No hay nada más definitivo que la
muerte, incluso para los que crean en otras vidas, y es por ello que aquellos
que matan por perversión, por inclinación, por casualidad, por vocación o por
cualquier otro móvil que se nos pueda ocurrir, han infligido a otro la pena
máxima e irreversible. La capacidad punitiva de la ley tiene dos finalidades
que han de balancearse a la hora de aplicarse, la prevención de la repetición
del delito y la re educación del delincuente como método para evitar esa
repetición.
Pero esa re educación debe llevar
aparejadas la capacidad de arrepentimiento, la asunción de la culpa y la
inequívoca voluntad de no repetirla. Si en un individuo no se dan estas
premisas, si un individuo se muestra impermeable al horror perpetrado, si
muestra una, aunque sea leve, tendencia a la repetición de su crimen, ningún
tiempo que transcurra privado de libertad garantizará que no vuelva a cometer
la misma acción una vez devuelto a la sociedad, que no estará preparada, ni
tendrá defensa contra su decisión. El tiempo es un castigo, no un bálsamo ni
una solución a un problema.
La muerte, por única e
irreversible, es excepcional, y yo estoy convencido que aquellos que matan
deben de estar sujetos a una pena excepcional.

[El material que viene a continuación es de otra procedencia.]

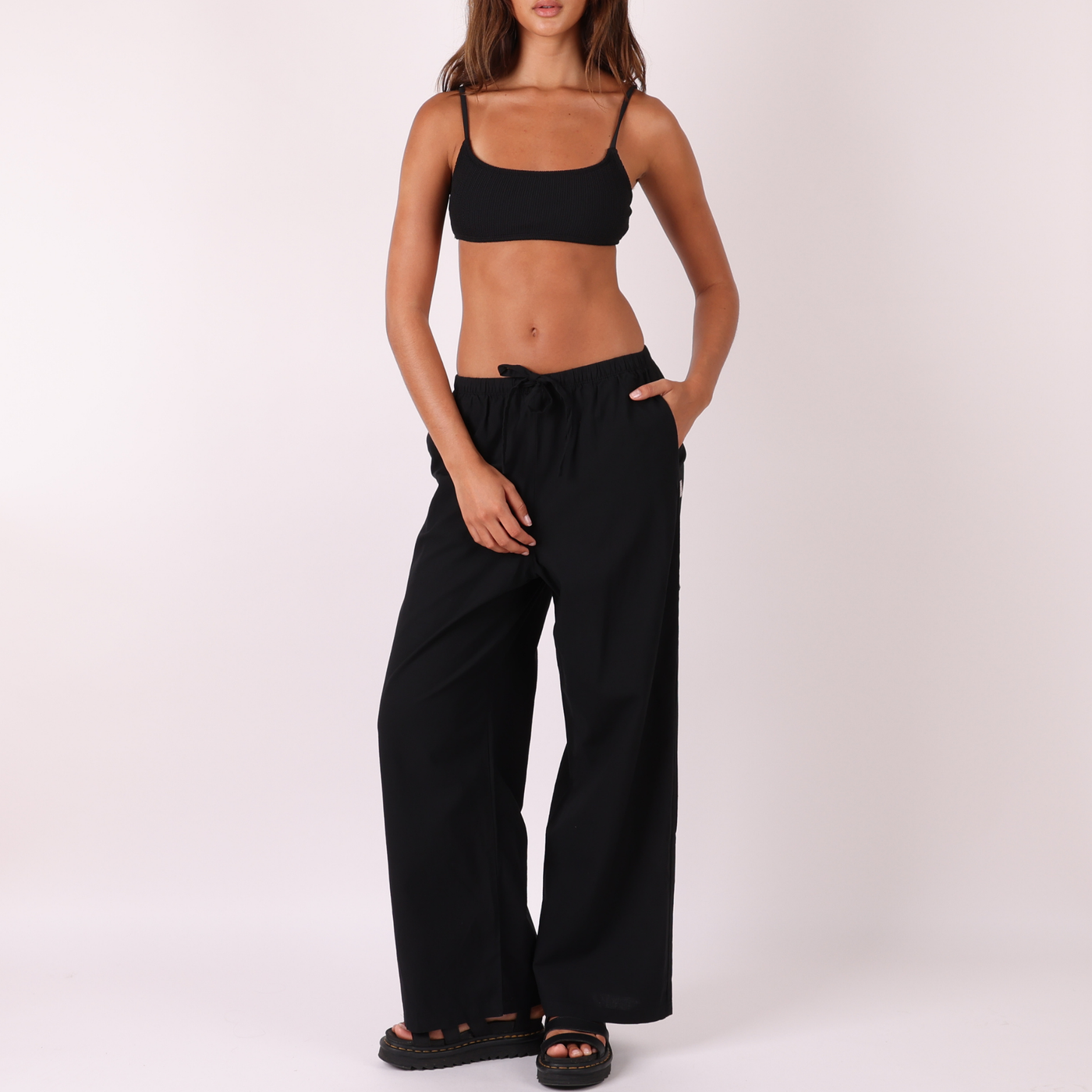 Essential Beach Pant - Black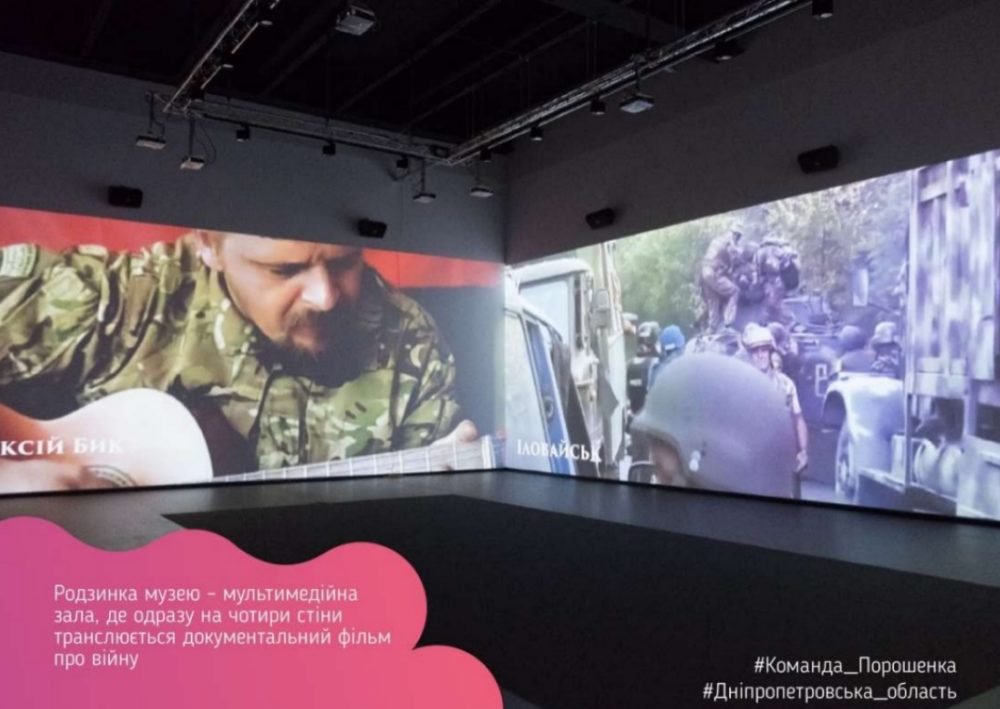 Документальный фильм о войне здесь транслируется сразу на 360 градусов Документальный фильм о войне здесь транслируется сразу на 360 градусов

Excepcional en su dureza y
excepcional en la justeza y magnanimidad con la que debe de ser tratado su
término “revisable”, que siempre deberá imponerse al de “permanente”. Matar por accidente lleva implícita la culpa
de lo acaecido y su pena está implícita en su recuerdo, pero aquellos que matan
por inclinación, por deformación o por voluntad deben de ser apartados de la
sociedad hasta que demuestren una capacidad de superar los motivos que los
llevaron a privar definitivamente de la libertad de vivir a otros.
No a la venganza, sí a la
justicia y sí, sobre todo, a la defensa de las posibles víctimas. Ningún
discurso ético, ninguna posición moral o discurso político puede devolver la
vida a quién se haya visto privado de ella, y la ley debe de proteger primero a
la víctima potencial, y después, solo después, al verdugo si tiene recuperación
social posible. No es justo, como de hecho ha sucedido, mirar para otro lado
decidiendo la falta de idoneidad preventiva de una solución penal no aplicada a
un verdugo como pirueta ética para justificar una posición respecto a esa
solución penal. No es justo, no es ético, es innecesariamente cruel con el
entorno afectivo de la víctima y por tanto reprobable para los que lo han usado
tan inconvenientemente y con bastante falta de respeto. En un sentido y en
otro.
Yo no soy Laura, ni soy Sandra,
ni soy tantas víctimas de asesinos que en nuestra sociedad se producen. Pero
tampoco soy un vengador, un iluminado, ni ninguna suerte de justiciero. Solo
pretendo ser alguien que reflexiona y que tras hacerlo opina, con todos los
peros y todos los pros sobre la mesa, sobre algo que la sociedad demanda, o
condena.
En este caso sobre la pena de
prisión revisable permanente. En este caso, y mientras haya asesinos no re insertables,
por los motivos que sean y que no importan tanto como la vida de la posibles
víctimas, sin frentismos ideológicos ni revanchismos emociónales a favor de su
aplicación excepcional y magnánima cuando así la evolución del reo lo aconseje.